_Texto do exercício_.
__________________________________________________

Que não diria Joaquim de Carvalho se hoje pudesse ser testemunha, numa Universidade frequentada por muitos milhares de estudantes, do nivelamento cultural pela base de docentes totalmente incapazes, na sua maioria, de produzir ciência universal e conhecimento crítico inovador. A Universidade tem de ser uma escola de espírito livre, o que quer dizer de espírito crítico. E de renovação metodológica, com vista à génese do saber, à criação de um conhecimento metódico que é isso que pode chamar-se Ciência.
5. A «Reflexão sobre a Universidade», sendo uma digressão política, é também uma lição pedagógica. Representa, por isso mesmo, um trânsito lógico para o último capítulo deste volume, integrado pelo que chamamos «Esboço de uma História da Educação». É, repetimos, o canto de cisne ou o último estudo importante escrito pelo Mestre, que não teve tempo para o levar até ao fim.

__________________________________________________

_Dados de entrada_.
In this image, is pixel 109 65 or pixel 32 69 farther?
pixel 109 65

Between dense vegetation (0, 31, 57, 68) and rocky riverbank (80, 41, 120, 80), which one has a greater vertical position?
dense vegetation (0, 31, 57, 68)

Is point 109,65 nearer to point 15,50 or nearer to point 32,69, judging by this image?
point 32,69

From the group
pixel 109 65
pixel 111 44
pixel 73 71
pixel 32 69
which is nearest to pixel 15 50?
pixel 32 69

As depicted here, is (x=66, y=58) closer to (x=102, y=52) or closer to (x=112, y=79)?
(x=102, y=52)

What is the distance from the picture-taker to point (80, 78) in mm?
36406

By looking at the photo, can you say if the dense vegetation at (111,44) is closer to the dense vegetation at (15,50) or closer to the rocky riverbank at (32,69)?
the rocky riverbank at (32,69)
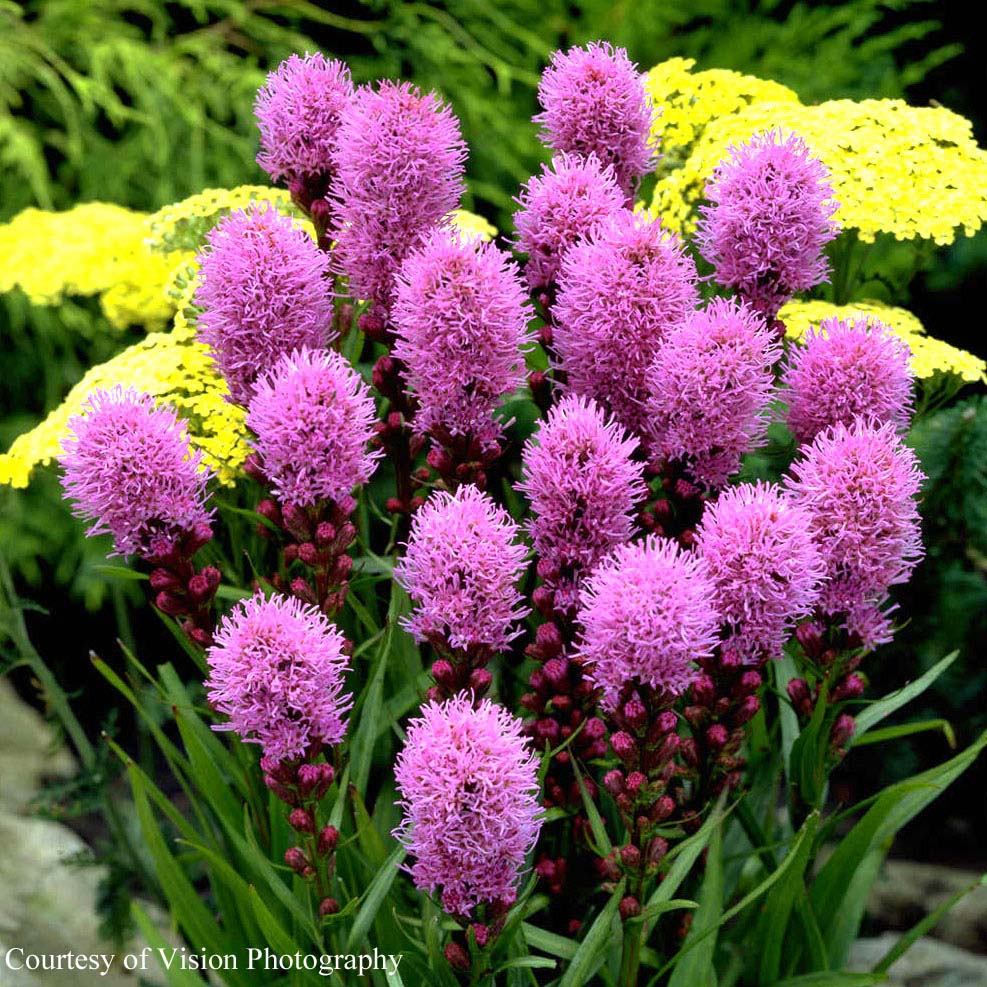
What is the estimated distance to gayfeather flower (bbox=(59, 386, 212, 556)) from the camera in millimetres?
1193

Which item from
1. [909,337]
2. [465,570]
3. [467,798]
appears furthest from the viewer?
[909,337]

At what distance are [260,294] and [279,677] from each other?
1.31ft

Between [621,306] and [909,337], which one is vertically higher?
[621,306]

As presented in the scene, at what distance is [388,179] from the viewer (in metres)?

__________________________________________________

_Questões a responder_.
a) Transcreva do texto sobre a Universidade tudo o que vai desde "Que não diria" até "até ao fim.".
b) Responda às perguntas seguintes com base no texto sobre a Universidade:
(i) A Universidade tem de ser uma escola de que espírito?
(ii) Além de digressão política, o que é também a «Reflexão sobre a Universidade»?
(iii) Que título tem o último capítulo do volume?

_Respostas da atividade_.
a)
Que não diria Joaquim de Carvalho se hoje pudesse ser testemunha, numa Universidade frequentada por muitos milhares de estudantes, do nivelamento cultural pela base de docentes totalmente incapazes, na sua maioria, de produzir ciência universal e conhecimento crítico inovador. A Universidade tem de ser uma escola de espírito livre, o que quer dizer de espírito crítico. E de renovação metodológica, com vista à génese do saber, à criação de um conhecimento metódico que é isso que pode chamar-se Ciência.
5. A «Reflexão sobre a Universidade», sendo uma digressão política, é também uma lição pedagógica. Representa, por isso mesmo, um trânsito lógico para o último capítulo deste volume, integrado pelo que chamamos «Esboço de uma História da Educação». É, repetimos, o canto de cisne ou o último estudo importante escrito pelo Mestre, que não teve tempo para o levar até ao fim.

b)
(i) De espírito livre, isto é, de espírito crítico.
(ii) Uma lição pedagógica.
(iii) «Esboço de uma História da Educação».